The Authority is still minded to strengthen governance requirements through a revision of the Rules for CSPs, which revision shall be based on the principle of proportionality.

  • Risk Management

The MFSA has maintained that new rules on risk management shall be introduced within the CSP Rulebook which shall include:

  1. the establishment, implementation and maintenance of policies and procedures which reflect the CSP's activities, processes and systems
  2. setting the level of risk tolerated by the CSP and adoption of effective arrangements, processes and mechanism to manage such risks.
  3. Monitoring the adequacy or risk management policies and procedures and to address any deficiencies identified.
  4. the establishment of a risk management function responsible for the implementation of the abovementioned policies, reporting to the senior management, and drawing up a risk register vis-à-vis the CSP's clients.
  • Compliance

The MFSA has opted to strengthen the existing rules and require, inter alia, the persons involved in the compliance function of the CSP not to be involved in the performance of the services/activities monitored and shall neither be client-facing nor involved in client onboarding and shall require the Compliance Officer to draw up a compliance monitoring programme and present regular compliance report to the CSP's Board.

  • Time Commitment

Following the consultation period, the MFSA maintains its position that CSPs arranging for another person to act as director, company secretary, or partner in a partnership (or equivalent) shall be required to perform a quantitative and qualitative assessment of time commitment in order to ensure that such persons are capable of committing sufficient time to perform their functions efficiently and effectively.

  1. Institutional Architecture for the Supervision of CSPs

Having put forward two alternative options for the supervision of CSPs, the MFSA is still of the view that authorisation, supervision and enforcement should be retained within the Authority's portfolio.

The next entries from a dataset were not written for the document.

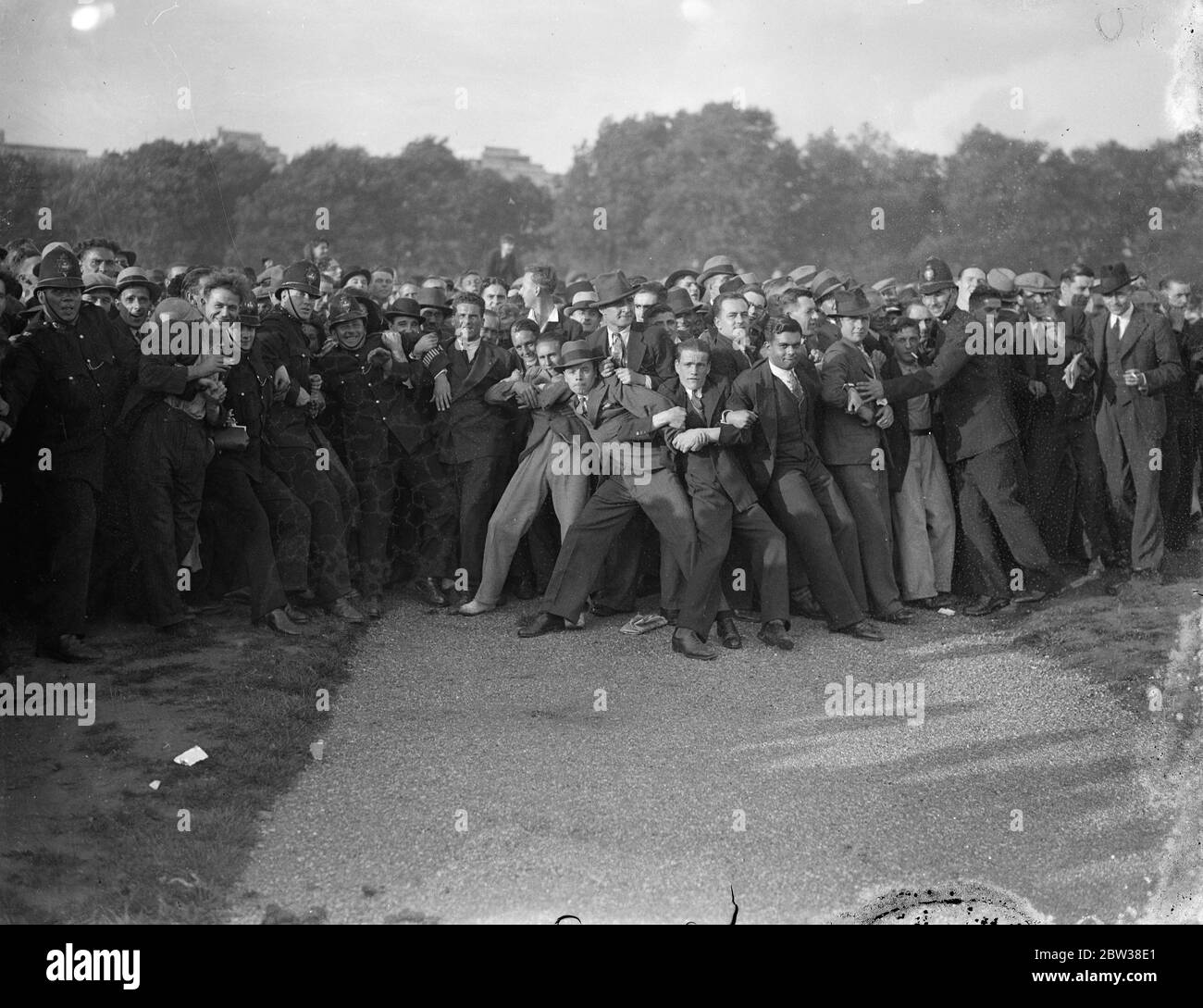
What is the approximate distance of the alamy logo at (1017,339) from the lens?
30.8ft

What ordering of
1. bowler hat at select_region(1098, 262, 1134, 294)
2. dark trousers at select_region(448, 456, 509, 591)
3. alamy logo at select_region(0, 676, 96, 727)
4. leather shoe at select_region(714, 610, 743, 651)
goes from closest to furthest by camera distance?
alamy logo at select_region(0, 676, 96, 727) → leather shoe at select_region(714, 610, 743, 651) → dark trousers at select_region(448, 456, 509, 591) → bowler hat at select_region(1098, 262, 1134, 294)

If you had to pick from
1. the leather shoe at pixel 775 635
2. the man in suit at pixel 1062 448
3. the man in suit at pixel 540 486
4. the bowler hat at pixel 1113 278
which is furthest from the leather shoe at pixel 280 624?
the bowler hat at pixel 1113 278

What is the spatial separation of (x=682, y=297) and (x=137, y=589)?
439 cm

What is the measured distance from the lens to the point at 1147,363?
9930 millimetres

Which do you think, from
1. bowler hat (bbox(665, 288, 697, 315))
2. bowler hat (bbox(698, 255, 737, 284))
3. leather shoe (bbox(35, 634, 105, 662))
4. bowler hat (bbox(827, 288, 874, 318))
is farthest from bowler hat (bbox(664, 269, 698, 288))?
leather shoe (bbox(35, 634, 105, 662))

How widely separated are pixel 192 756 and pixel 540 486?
3.40 metres

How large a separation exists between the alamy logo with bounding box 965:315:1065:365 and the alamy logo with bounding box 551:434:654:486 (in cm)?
274

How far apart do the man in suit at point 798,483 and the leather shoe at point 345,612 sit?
2.86 metres

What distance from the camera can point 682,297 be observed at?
946cm

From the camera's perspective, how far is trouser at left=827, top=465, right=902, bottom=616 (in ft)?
29.3

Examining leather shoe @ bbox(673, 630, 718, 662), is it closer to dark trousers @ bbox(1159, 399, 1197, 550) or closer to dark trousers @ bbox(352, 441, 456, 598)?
dark trousers @ bbox(352, 441, 456, 598)

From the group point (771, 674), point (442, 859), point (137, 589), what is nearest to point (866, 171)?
point (771, 674)

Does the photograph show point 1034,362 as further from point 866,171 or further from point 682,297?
point 866,171

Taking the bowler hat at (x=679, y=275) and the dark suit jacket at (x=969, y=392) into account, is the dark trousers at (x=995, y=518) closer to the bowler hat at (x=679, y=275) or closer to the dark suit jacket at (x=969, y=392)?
the dark suit jacket at (x=969, y=392)
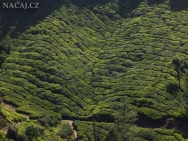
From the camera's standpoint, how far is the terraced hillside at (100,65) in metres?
72.7

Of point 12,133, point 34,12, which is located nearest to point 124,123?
point 12,133

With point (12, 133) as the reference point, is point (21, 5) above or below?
above

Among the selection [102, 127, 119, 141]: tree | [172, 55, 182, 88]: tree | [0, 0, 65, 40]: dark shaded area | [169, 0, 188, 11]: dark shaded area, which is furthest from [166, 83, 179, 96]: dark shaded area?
[0, 0, 65, 40]: dark shaded area

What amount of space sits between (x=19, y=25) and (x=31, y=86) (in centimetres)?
2935

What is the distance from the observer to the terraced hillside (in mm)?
72688

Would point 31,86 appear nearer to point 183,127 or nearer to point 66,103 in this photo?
point 66,103

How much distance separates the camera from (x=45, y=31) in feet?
317

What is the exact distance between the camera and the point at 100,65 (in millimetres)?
91625

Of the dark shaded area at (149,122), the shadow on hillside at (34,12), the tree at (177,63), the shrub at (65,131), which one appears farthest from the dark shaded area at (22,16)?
the dark shaded area at (149,122)

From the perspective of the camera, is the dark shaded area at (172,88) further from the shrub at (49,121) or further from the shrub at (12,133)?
the shrub at (12,133)

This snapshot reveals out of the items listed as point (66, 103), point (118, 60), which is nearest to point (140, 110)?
point (66, 103)

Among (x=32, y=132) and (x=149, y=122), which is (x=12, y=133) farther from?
→ (x=149, y=122)

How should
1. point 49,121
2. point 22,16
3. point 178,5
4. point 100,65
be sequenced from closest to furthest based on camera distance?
point 49,121, point 100,65, point 22,16, point 178,5

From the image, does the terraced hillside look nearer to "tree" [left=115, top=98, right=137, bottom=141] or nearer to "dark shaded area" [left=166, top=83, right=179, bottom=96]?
"dark shaded area" [left=166, top=83, right=179, bottom=96]
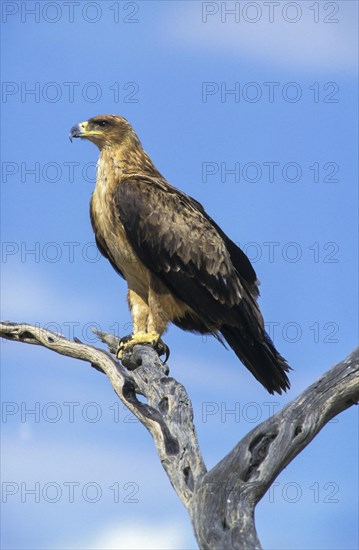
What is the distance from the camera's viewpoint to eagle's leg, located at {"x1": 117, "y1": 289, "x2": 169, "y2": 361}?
28.6 feet

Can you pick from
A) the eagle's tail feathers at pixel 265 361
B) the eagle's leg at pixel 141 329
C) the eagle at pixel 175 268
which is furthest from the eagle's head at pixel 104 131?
the eagle's tail feathers at pixel 265 361

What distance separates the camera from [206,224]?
9352 millimetres

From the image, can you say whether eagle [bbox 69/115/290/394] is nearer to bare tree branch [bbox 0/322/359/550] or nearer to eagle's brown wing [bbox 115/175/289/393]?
eagle's brown wing [bbox 115/175/289/393]

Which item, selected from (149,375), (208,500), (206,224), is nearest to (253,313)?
(206,224)

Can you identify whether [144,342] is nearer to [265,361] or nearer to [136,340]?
[136,340]

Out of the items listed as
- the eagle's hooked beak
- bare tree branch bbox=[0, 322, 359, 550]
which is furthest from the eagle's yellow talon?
the eagle's hooked beak

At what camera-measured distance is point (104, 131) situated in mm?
9562

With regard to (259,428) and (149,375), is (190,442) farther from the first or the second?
(149,375)

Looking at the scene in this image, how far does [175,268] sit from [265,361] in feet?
3.81

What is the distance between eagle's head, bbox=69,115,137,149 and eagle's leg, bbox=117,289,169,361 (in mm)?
1477

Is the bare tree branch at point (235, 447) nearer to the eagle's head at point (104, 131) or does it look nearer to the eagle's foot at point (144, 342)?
the eagle's foot at point (144, 342)

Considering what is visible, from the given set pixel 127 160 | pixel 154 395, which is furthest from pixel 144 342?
pixel 127 160

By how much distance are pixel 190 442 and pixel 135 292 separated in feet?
9.68

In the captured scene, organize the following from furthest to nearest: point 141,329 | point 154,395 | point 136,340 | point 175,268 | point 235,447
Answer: point 141,329, point 175,268, point 136,340, point 154,395, point 235,447
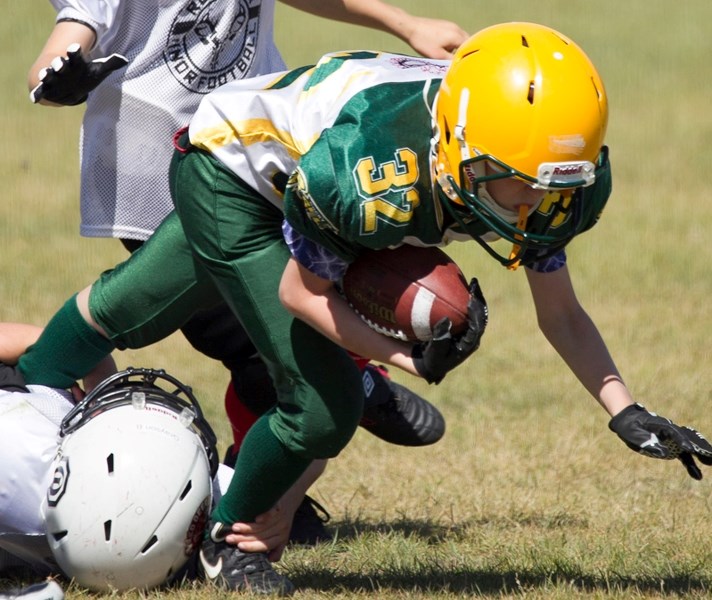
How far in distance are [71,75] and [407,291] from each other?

Having said that, the Authority shall be proposing that the CSP Act be amended in order to allow for the Minister, acting on the advice of the Authority, to make regulations which cater for Self-Regulatory Organisations ('SROs') and other possible regulatory mechanisms.

Way Forward

In order to implement the required changes, the Authority is proposing the following tripartite approach:

  1. Amendments to the CSP Act;
  2. Revisiting the CSP Regulations; and
  • Rethinking the Rules for CSPs.

The content of this article is intended to provide a general guide to the subject matter. Specialist advice should be sought about your specific circumstances.